Sans doute un peu des deux et d’autres encore, mais cela
mérite réflexion. La
question posée concerne principalement les termes de
transmission et de
continuité. Que
nous dit le
Larousse Universel de 1923 ? Pour le terme transmission : Transmettre,
du latin
transmittere : faire parvenir (un ordre par exemple), faire passer par
mutation
ou par succession, propager d’un endroit à un
autre. Transmission, du latin
transmissio : action de transmettre, propagation d’un milieu
dans un autre (le
son par exemple), communication d’un organe
mécanique à un autre (au début par
une corde et deux poulies, puis par courroies ou par engrenages),
passage à la
descendance de certains caractères transmissibles des
parents, passage d’une
maladie par communication d’un individu à un autre. Pour
le terme
continuité : Liaison non interrompue des parties (la
continuité des vertèbres
forme l’épine dorsale), reproduction
prolongée (d’un bruit par exemple).
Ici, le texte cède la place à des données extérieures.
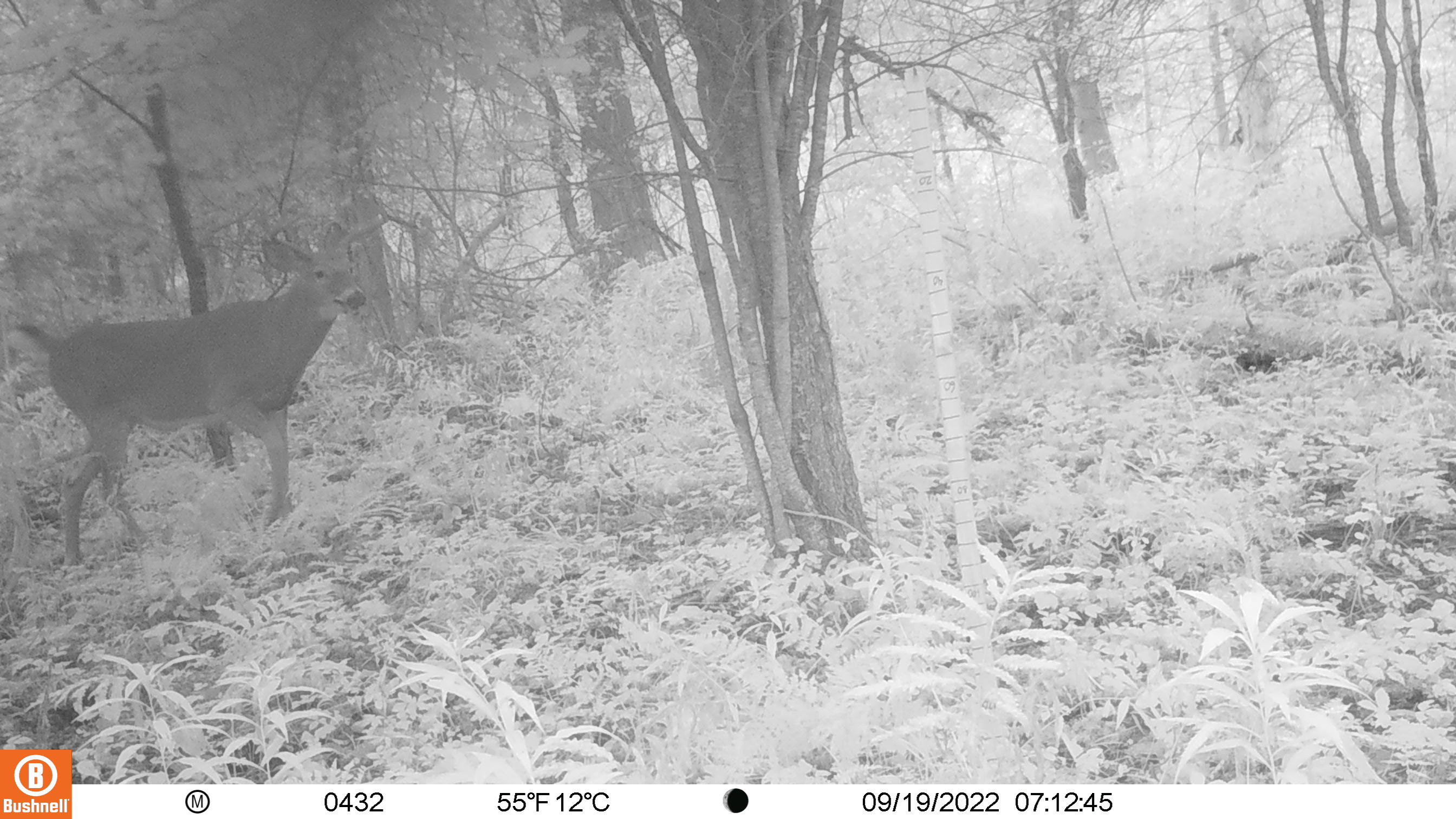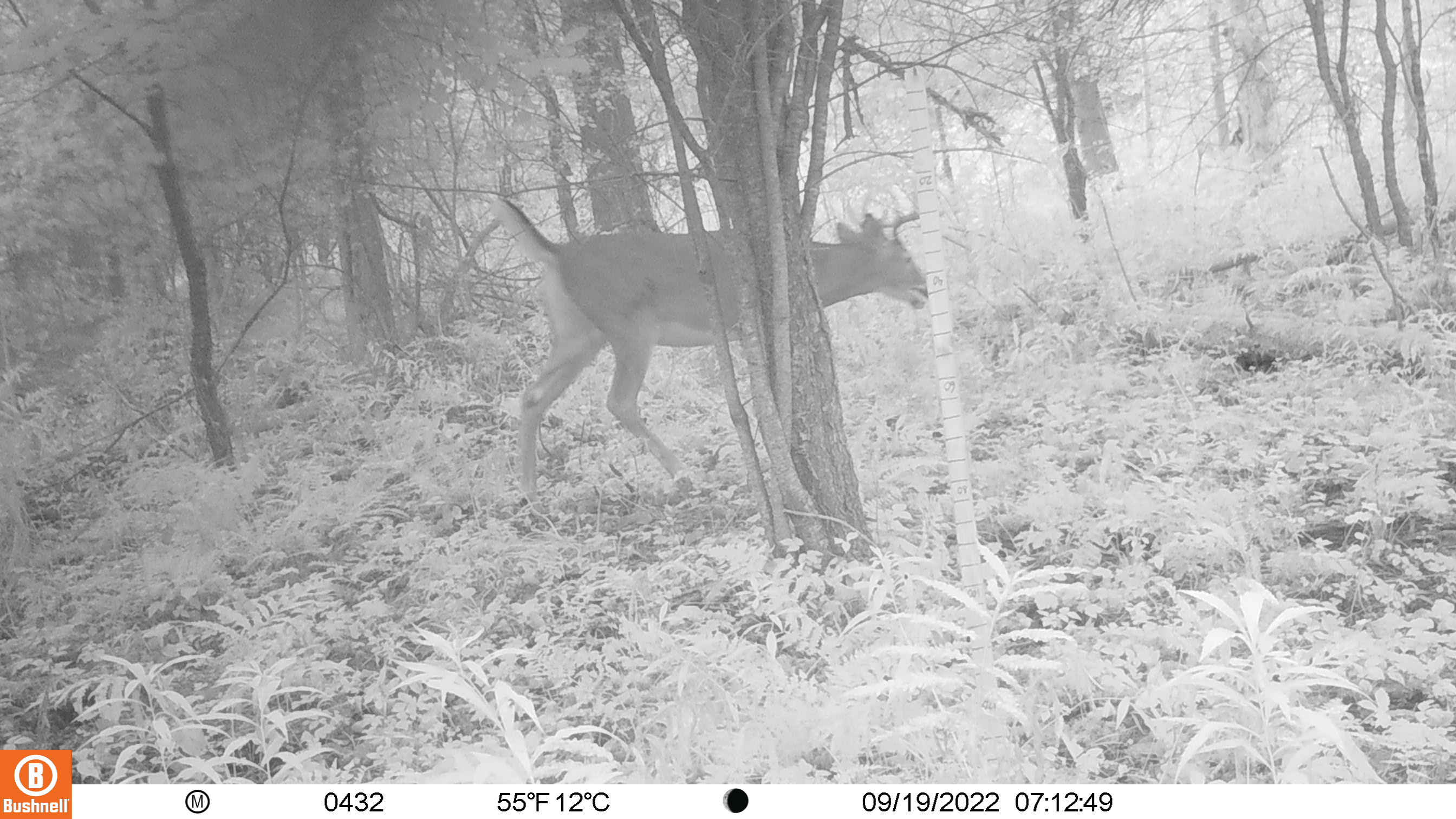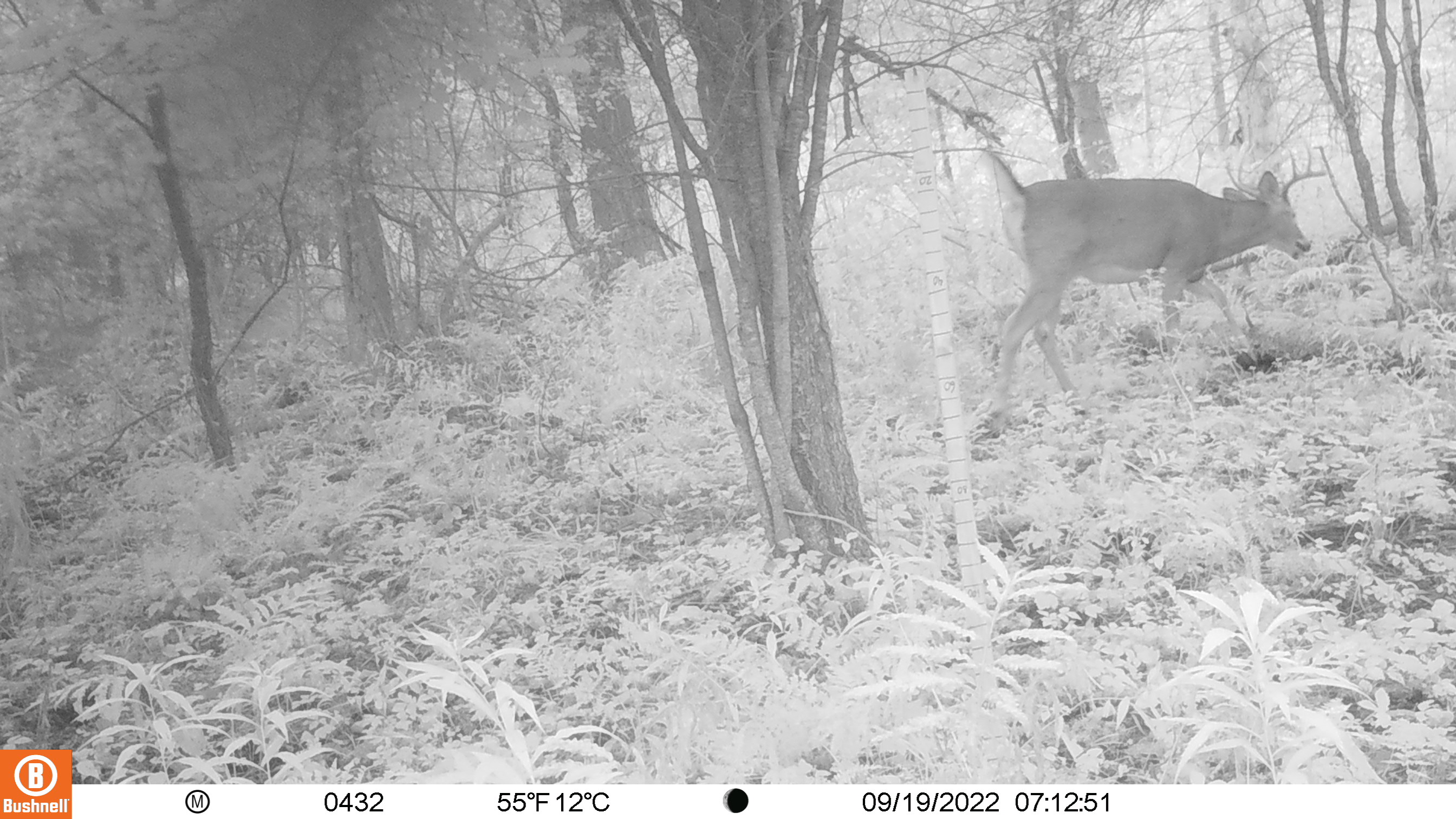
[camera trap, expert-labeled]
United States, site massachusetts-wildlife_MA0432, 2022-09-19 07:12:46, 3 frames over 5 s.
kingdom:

Le
principe de continuité est une loi
d’après laquelle des changements qui
surviennent dans les êtres ne s’y produiraient que
par degrés insensibles. Le mot transmission pose naturellement 3 questions : de quoi ? Entre qui ? Et plus précisément : Par qui ? À qui ? Pourquoi ? Je ne parlerai ce soir que de ce qui nous intéresse, et donc aucunement des biens matériels. Nous sommes aujourd’hui dans le spéculatif. Nous pouvons vouloir transmettre des valeurs, un chemin de vie (une expérience) ou encore un but. Mais
nous venons de
l’opératif. Ce qui était à
transmettre alors était une organisation, des
rôles,
des savoir-faire mais aussi les valeurs liées à
l’apprentissage (écoute,
modestie, patience, solidarité, etc.). Transmission
par
qui ? à qui ? Les
combinaisons
sont infinies. Les plus évidentes sont les suivantes de
l’ascendant au
descendant, du maître à
l’élève, de
l’initié au profane ou à un autre
initié,
en réalité de n’importe quel humain (ou
animal) à n’importe quel autre humain
(ou animal). Pourquoi
vouloir
transmettre ? Plusieurs
raisons.
La première est simplement notre nature. C’est le
désir de vivre qui maintient
l’homme en vie. Nous ne sommes pour rien dans cette force,
elle nous est donnée
à la naissance, elle est partie intégrante de
nous- mêmes. L’homme ou la femme
savent très bien que leur avenir passe par la mort, certains
même pensent qu’il
y prend fin. Mais personne ne veut réellement mourir, tant
l’instinct de vie
est fort. La meilleure façon de ne pas mourir, pensons- nous
instinctivement,
est de faire un enfant à qui nous transmettons la vie, notre
propre vie
voudrions-nous. Le
Créateur a doté
tout être vivant (végétal, animal ou
humain) d’un instinct – associé
à un
plaisir – afin d’assurer sa reproduction. La femme
a un véritable instinct de
maternité même si certaines, par
impossibilité ou par convenance personnelle ou
encore pour se consacrer à une mission
supérieure, ne le suivent pas. Cet
instinct permet de transmettre la vie et par la même occasion
les gènes du père
et de la mère. Cette
transmission
nous apporte l’épanouissement et le bonheur, qui
ne vont pas bien entendu sans
difficultés. Elle nous fait croire à la survie,
elle nous assure de l’éternité,
à moins qu’il ne s’agisse
d’une illusion auto- entretenue. Outre la vie, la
transmission porte aussi sur l’expérience et sur
les valeurs. Quoi de plus
sécurisant pour les parents que d’apprendre au
bébé à se tenir debout puis
à
marcher puis à parler puis à lire et compter ?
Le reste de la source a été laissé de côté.